よく見てみると、本のタイトルは『検証・徳川埋蔵金の在り処』
――…何っちゅう本を読んでんだ。
「どうしたんですか?」
白石さんはきょとんとした顔で見上げてきた。
そのあまりにナチュラルな反応に戸惑ってしまった。
「…いや、その」
だけど、退くわけにはいかない。
事の真相を確かめるべく、こうしてわざわざ休み時間に彼女のクラスに訪れたわけだから。
「昨日白石さんが言ってたことって本当なのかなって思って」
すると白石さんはまじっと俺の顔を見てきた。
もし本当だったのであれば、彼女は怒るだろう。
そうだったとしたら、とりあえずサトシの馬鹿を締め上げなければならない。
けれど、白石さんは怒らなかった。
代わりに、
「どの事を言ってるんです?」
変わらない調子で尋ねてきた。
「…えと。妹さんの高校の入学金がどうのって話」
「ああ、あれね」
彼女はフフっと笑った。
「勿論嘘よ」
さらりと答えた。
あまりに普通に答えられたので、一瞬その意味を理解できなかった。
いや、理解できた後もすぐに思考が停止してしまった。
半分廃人のような状態で、ほけっと目の前の女子生徒を眺めていた。
衝撃がデカすぎた。
「訳が分からないって顔ね。ふふふ…
貴方みたいな純情な人に久々に出会ったわ。
おかげで面白かったけど」
その余裕たっぷりな態度は、昨日とはまるで別人。
『女は外見と違うもんなんだよ』と言ったサトシのセリフが妙なリアルをもって頭の中に響いた。

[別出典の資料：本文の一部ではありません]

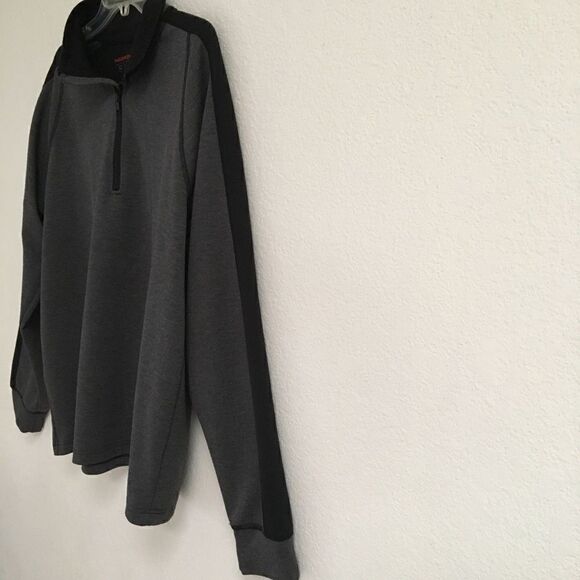 Hawke & Co. dark gray quarter zip sweatshirt L - Picture 3 of 7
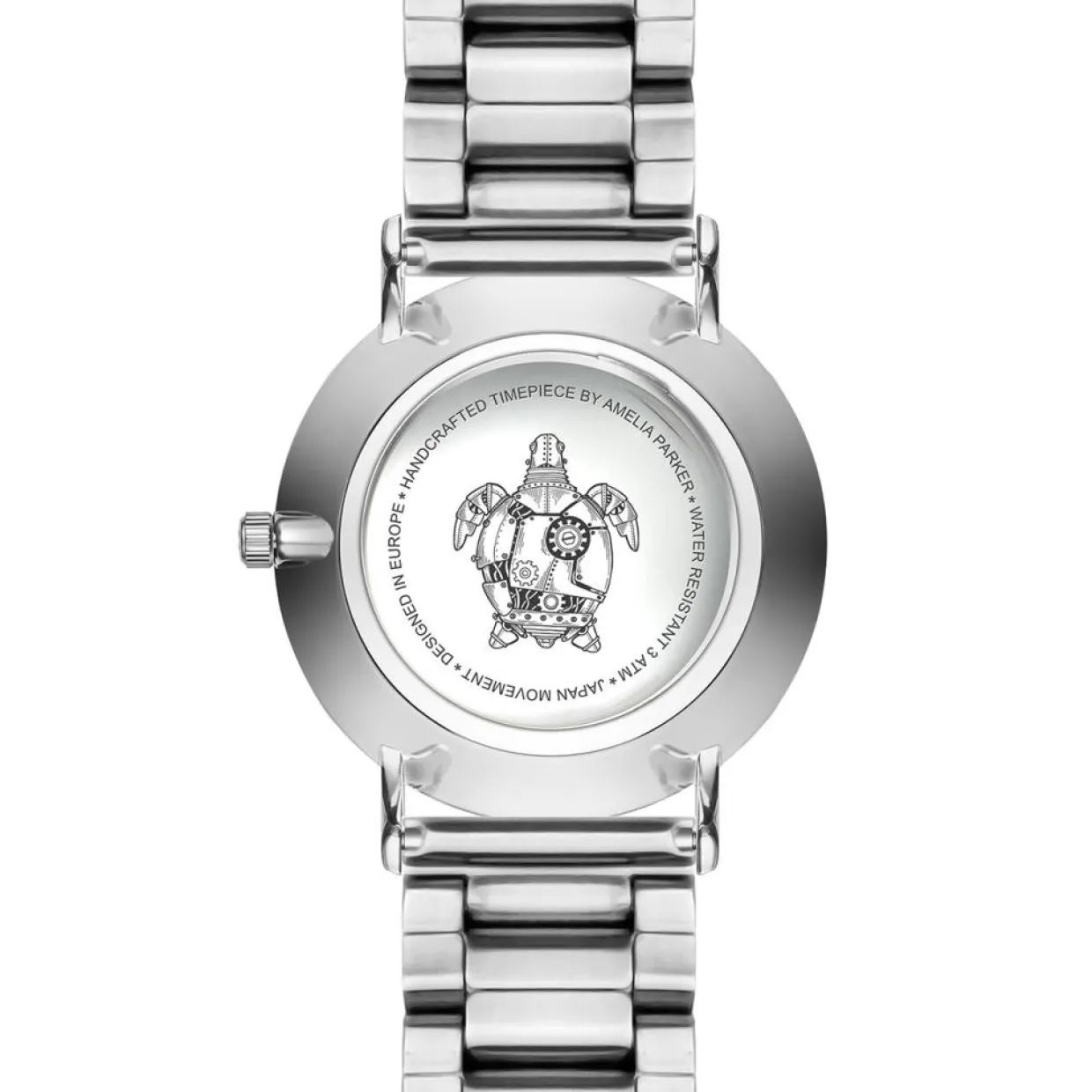 Montre Femme Charm en Acier argentée-Amelia Parker Sale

これからはあいつのことを大僧正と呼ぼうかな。心の中で。
「…そうね。
とりあえず今から私の家に来ない?」
白石さんはおもむろに立ち上がった。
読んでいた本を鞄の中にしまう。
「…え?
今から授業…」
俺は生きている脳細胞を何とか動かして、そう云った。
けれど白石さんは鞄を持って、
「サボるわよ」
俺の腕を掴んで、教室の扉へと向かった。
何て潔いんだ――と半分壊れた頭で感心した。